- **Page excerpt**:
□ □ □ □ □ □ □
Other findings of note from the EPI brief:
- The tests themselves are very limited too, mostly multiple choice on math and reading, not reflecting the plethora of things students are supposed to be acquiring in the classroom that are not so easily measured by this particular format (like, can you actually communicate effectively?).
- Teachers have a strong bias for working in stable districts with stable funding and kids from stable backgrounds who have adequate resources at home to come to school ready to learn. I know, what are they thinking? The most experienced teachers go to those districts, and so the poorest districts with the neediest kids are destined to end up with less experienced teachers. You would have to pay them a lot more to compensate the experienced teachers for working in such disadvantaged environments. Needless to say, that’s not what generally happens.
My personal take on the subject: Even good teachers can only do so much. Call it the tyranny of low expectations, but absent increased allocation of resources, how can kids in high-poverty school systems help but perform worse? State and federal legislators don’t seem to have any interest in increasing those resources, only in using the low success rates as an excuse to pull funding. It’s exacerbated by the atrocious corruption of local administrators like those at DPS, who systematically ran the schools into the ground and squandered hundreds of millions of dollars in the process. No one should blame the teachers for the sins of the school board and high-level administration officials.
(That said, they’re going to take the hit anyway, because the money is gone. As any former employee at Enron or Bear Stearns can attest, when your employer is going belly-up, it doesn’t matter how hard you worked or that it isn’t your fault. DPS teachers can picket and complain at meetings all they want, but the plain fact is that they will be lucky to keep their jobs, and in the rosiest scenario they should certainly plan on major cuts to their total compensation over the next few years. If I worked for DPS, I’d be running for the exits right now and applying for every job outside the district I qualified for. Like I previously wrote about gas prices, who really didn’t see this coming?)
I also found a number of interesting papers on charter schools, much of them not especially favorable to charters.
□ □ □ □ □ □ □
- **Provided material**:
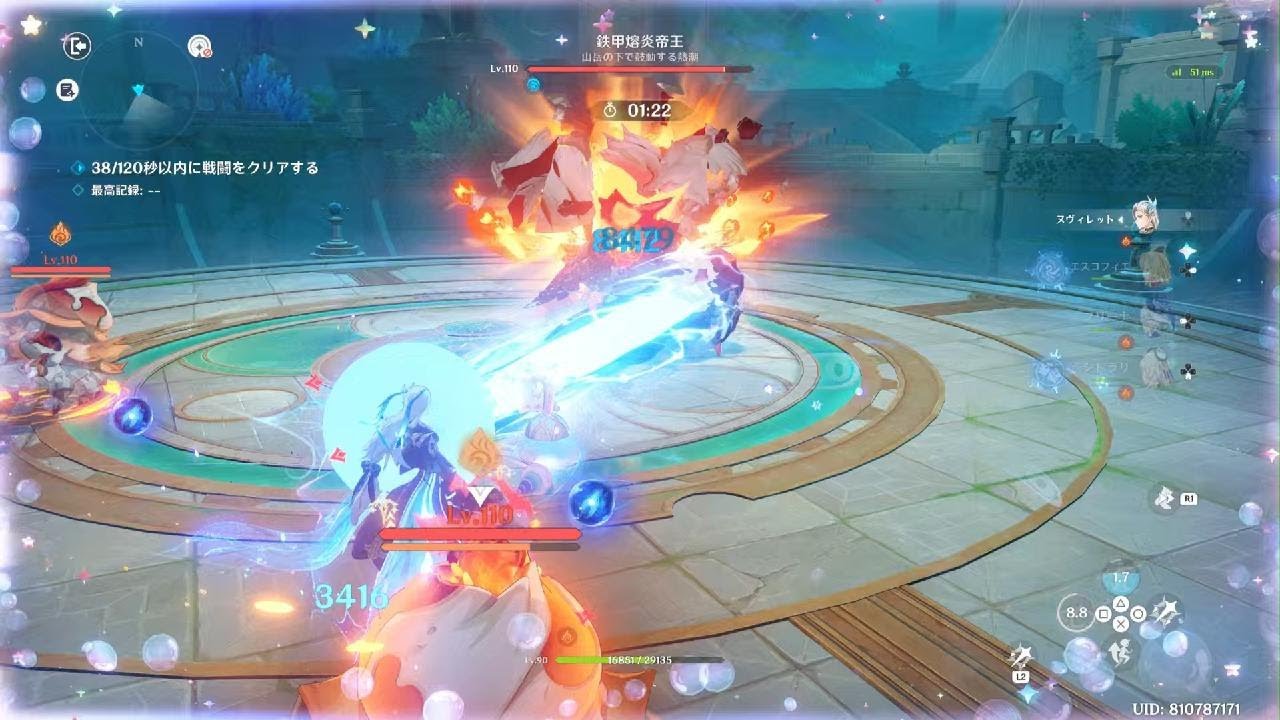 原神　久遠レベル62 ?ヌヴィ様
□ □ □ □ □ □ □
- **Exercises to complete**:
a. Could you repeat the school funding commentary between "(That said, they’re" and "see this coming?)", inclusive, swapping "Enron" for "WorldCom"?
b. Can you extend the commentary on teachers and school funding beyond its final sentence?

- **Expected results**:
a.
(That said, they’re going to take the hit anyway, because the money is gone. As any former employee at WorldCom or Bear Stearns can attest, when your employer is going belly-up, it doesn’t matter how hard you worked or that it isn’t your fault. DPS teachers can picket and complain at meetings all they want, but the plain fact is that they will be lucky to keep their jobs, and in the rosiest scenario they should certainly plan on major cuts to their total compensation over the next few years. If I worked for DPS, I’d be running for the exits right now and applying for every job outside the district I qualified for. Like I previously wrote about gas prices, who really didn’t see this coming?)

b.
For example, evidence from North Carolina indicated charters are recruiting a lower-quality pool of teachers compared to publics:
I … found that charter schools were drawing below average teachers from school faculties… (T)he quality distribution for future charter teachers was significantly left of the quality distribution for teachers who never taught in a charter school…charter schools were not drawing unambiguously superior teachers from the mainstream sector as a whole, nor were they skimming above-average teachers from mainstream faculties… North Carolina’s end-of-grade exams reflect a set of appropriate cognitive standards… Regarding this dimension of teacher quality, North Carolina charter teachers compared unfavorably to other teachers while they were teaching in mainstream schools…
Closer to home, Michigan charters historically have failed to make our state’s public schools more competitive. A study examining “the competitive effects of charter schools on the efficiency of traditional public schools,” and utilizing “a statewide school-level longitudinal dataset of Michigan schools from 1994 to 2004… (found) that charter competition had a negative impact on student achievement and school efficiency in Michigan’s traditional public schools.”
The external validity of these two studies is unclear, since they are after all confined to single states; however, according to RAND Corp., “after several studies, there is still little evidence that the presence of charter schools affects the achievement scores of students in nearby traditional public schools either positively or negatively.”
While charters overall perform worse than public schools, the evidence suggests that the comparative performance depends on a host of factors:
- Context and location: Brookings* cites the five randomised trials comparing charters and public schools have consistently suggested that students from poor urban schools do better in charters, whereas students from middle-class and suburban backgrounds do worse.
- Race: Raymond et al**, however, found a counterintuitive effect when it came to race: black students perform significantly worse in charters than in public schools (and this effect outweighs the benefit of charters to poor students). Given these contradictory findings, it is very ambiguous that charters would improve performance in the lowest-performing schools at DPS.
- Age level. Raymond’s findings suggest charters are especially beneficial for middle school students, slightly less for elementary. High school students tend to do much worse in charters, and multi-level schools worst of all. DPS needs to take extra care about who they put in charge of high schools.
- Length of time a student has attended the charter. Raymond et al found students in their first year in a charter do much, much worse than their peers in public schools. But second year students seem to do about the same as public school peers, and third year students do better.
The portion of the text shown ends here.